BERITA SELAM
Masih bersama – jutaan tahun kemudian
Dua kisah tentang perilaku kehidupan laut yang bertahan selama jutaan tahun telah mengemuka dalam penelitian ilmiah baru-baru ini.
Dalam contoh dramatis interaksi prasejarah, sebuah fosil majemuk berusia 180 juta tahun telah mengungkap pertarungan mematikan antara tiga spesies laut – dalam kasus gigitan penggigit.
Cumi-cumi Jurassic awal yang dikenal sebagai belemnite sedang mengunyah krustasea mirip lobster ketika hiu, buaya, atau predator besar lainnya menggigit cumi-cumi tersebut. Adegan tersebut dihidupkan kembali setelah ditemukannya sisa-sisa fosil makhluk tersebut di sebuah tambang di Jerman.
Paruh Cephalopoda sulit dicerna, sehingga predator purba cenderung mengincar bagian lunak cumi-cumi, dan belemnite hanya tersisa mimbar dan lengannya. Para peneliti berpendapat bahwa predator tersebut kemungkinan besar adalah hiu yang telah punah Hybodus hauffianus, seperti yang digambarkan di atas.
Sisa-sisa cumi-cumi dan lobster mungkin akan berjatuhan ke dasar laut, mungkin di daerah yang jarang terdapat hewan pemakan bangkai. Sebuah studi oleh tim yang dipimpin oleh Christian Klug dari Institut & Museum Paleontologi Zurich diterbitkan dalam Jurnal Paleontologi Swiss.

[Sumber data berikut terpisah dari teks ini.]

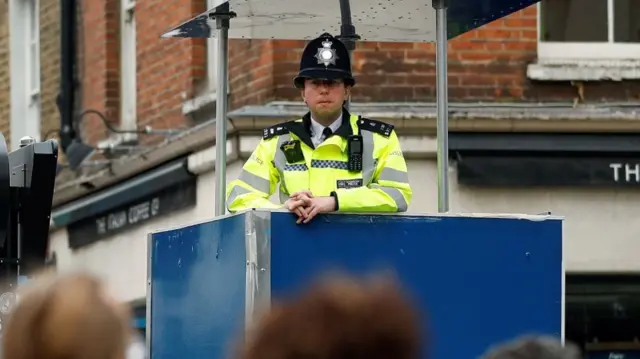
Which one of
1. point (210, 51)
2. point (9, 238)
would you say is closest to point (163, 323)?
point (9, 238)

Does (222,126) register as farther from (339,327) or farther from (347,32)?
(339,327)

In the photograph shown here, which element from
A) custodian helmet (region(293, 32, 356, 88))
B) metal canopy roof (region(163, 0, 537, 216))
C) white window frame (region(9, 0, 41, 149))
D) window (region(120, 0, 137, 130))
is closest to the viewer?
custodian helmet (region(293, 32, 356, 88))

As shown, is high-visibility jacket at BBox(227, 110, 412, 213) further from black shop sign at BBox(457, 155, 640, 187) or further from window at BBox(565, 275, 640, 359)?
window at BBox(565, 275, 640, 359)

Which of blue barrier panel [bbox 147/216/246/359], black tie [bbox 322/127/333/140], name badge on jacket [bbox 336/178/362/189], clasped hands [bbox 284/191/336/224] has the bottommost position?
blue barrier panel [bbox 147/216/246/359]

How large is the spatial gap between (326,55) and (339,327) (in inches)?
155

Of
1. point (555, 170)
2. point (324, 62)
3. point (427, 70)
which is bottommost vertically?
point (555, 170)

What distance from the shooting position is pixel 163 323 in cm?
730

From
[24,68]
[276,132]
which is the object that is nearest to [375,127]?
[276,132]

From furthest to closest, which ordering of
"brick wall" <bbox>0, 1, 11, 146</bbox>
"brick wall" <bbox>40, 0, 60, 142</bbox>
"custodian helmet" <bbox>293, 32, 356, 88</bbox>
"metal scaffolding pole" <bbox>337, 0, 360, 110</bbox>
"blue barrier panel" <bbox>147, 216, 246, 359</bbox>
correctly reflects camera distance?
1. "brick wall" <bbox>0, 1, 11, 146</bbox>
2. "brick wall" <bbox>40, 0, 60, 142</bbox>
3. "metal scaffolding pole" <bbox>337, 0, 360, 110</bbox>
4. "custodian helmet" <bbox>293, 32, 356, 88</bbox>
5. "blue barrier panel" <bbox>147, 216, 246, 359</bbox>

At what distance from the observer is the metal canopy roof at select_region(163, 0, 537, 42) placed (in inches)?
297

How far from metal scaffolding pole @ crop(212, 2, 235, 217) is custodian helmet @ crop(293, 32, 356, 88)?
2.48 ft

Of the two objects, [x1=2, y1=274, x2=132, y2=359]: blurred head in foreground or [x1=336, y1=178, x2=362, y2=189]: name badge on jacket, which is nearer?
[x1=2, y1=274, x2=132, y2=359]: blurred head in foreground

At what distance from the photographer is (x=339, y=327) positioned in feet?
9.83

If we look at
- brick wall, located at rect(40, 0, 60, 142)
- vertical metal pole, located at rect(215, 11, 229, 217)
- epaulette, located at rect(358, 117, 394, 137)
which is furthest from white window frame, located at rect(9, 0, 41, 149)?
epaulette, located at rect(358, 117, 394, 137)
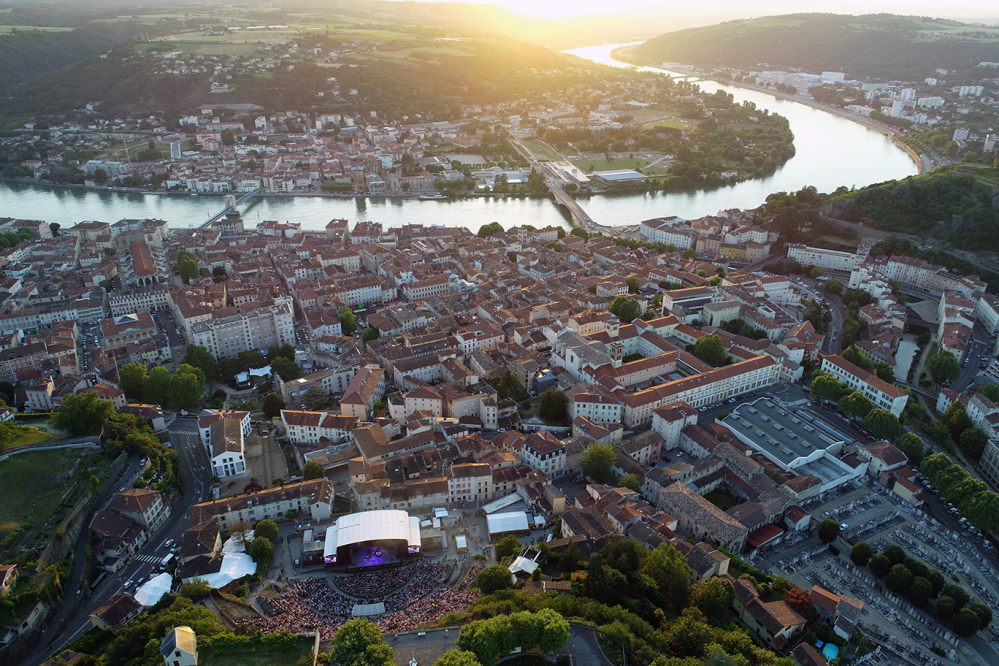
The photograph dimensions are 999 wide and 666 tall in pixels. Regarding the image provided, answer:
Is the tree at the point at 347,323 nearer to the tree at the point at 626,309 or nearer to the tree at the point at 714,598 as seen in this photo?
the tree at the point at 626,309

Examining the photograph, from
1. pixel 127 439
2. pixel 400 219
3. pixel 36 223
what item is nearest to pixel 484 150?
pixel 400 219

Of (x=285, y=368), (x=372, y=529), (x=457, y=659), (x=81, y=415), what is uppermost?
(x=457, y=659)

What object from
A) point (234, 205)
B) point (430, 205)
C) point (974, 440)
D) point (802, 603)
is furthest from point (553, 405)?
point (234, 205)

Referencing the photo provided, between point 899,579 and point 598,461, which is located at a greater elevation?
point 598,461

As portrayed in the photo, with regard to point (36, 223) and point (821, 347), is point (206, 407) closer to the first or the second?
point (821, 347)

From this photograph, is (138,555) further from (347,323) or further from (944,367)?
(944,367)

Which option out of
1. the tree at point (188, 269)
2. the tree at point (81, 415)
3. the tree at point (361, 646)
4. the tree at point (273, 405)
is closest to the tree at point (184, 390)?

****** SEMENTARA INI, TELAH DIKETAHUI dari sisa-sisa fosil bahwa crinoid dan karang prasejarah pernah menjalin hubungan simbiosis – hingga 273 juta tahun yang lalu, ketika spesies yang terkait menghilang dari catatan fosil.
Namun, kini tampaknya crinoid dan karang yang hidup bersama terus tumbuh subur selama berkalpa-kalpa – tersembunyi di dasar laut dalam.
Para ilmuwan baru-baru ini menemukan hal langka Abyssoanthus.dll heksakoral dan Metridioidea anemon tumbuh dari batang Metacrinus rotundus crinoid, juga dikenal sebagai bunga lili air Jepang. Hubungan simbiosis ini terjadi pada kedalaman sub-100m di Pasifik, di lepas pantai Honshu dan Shikoku di Jepang.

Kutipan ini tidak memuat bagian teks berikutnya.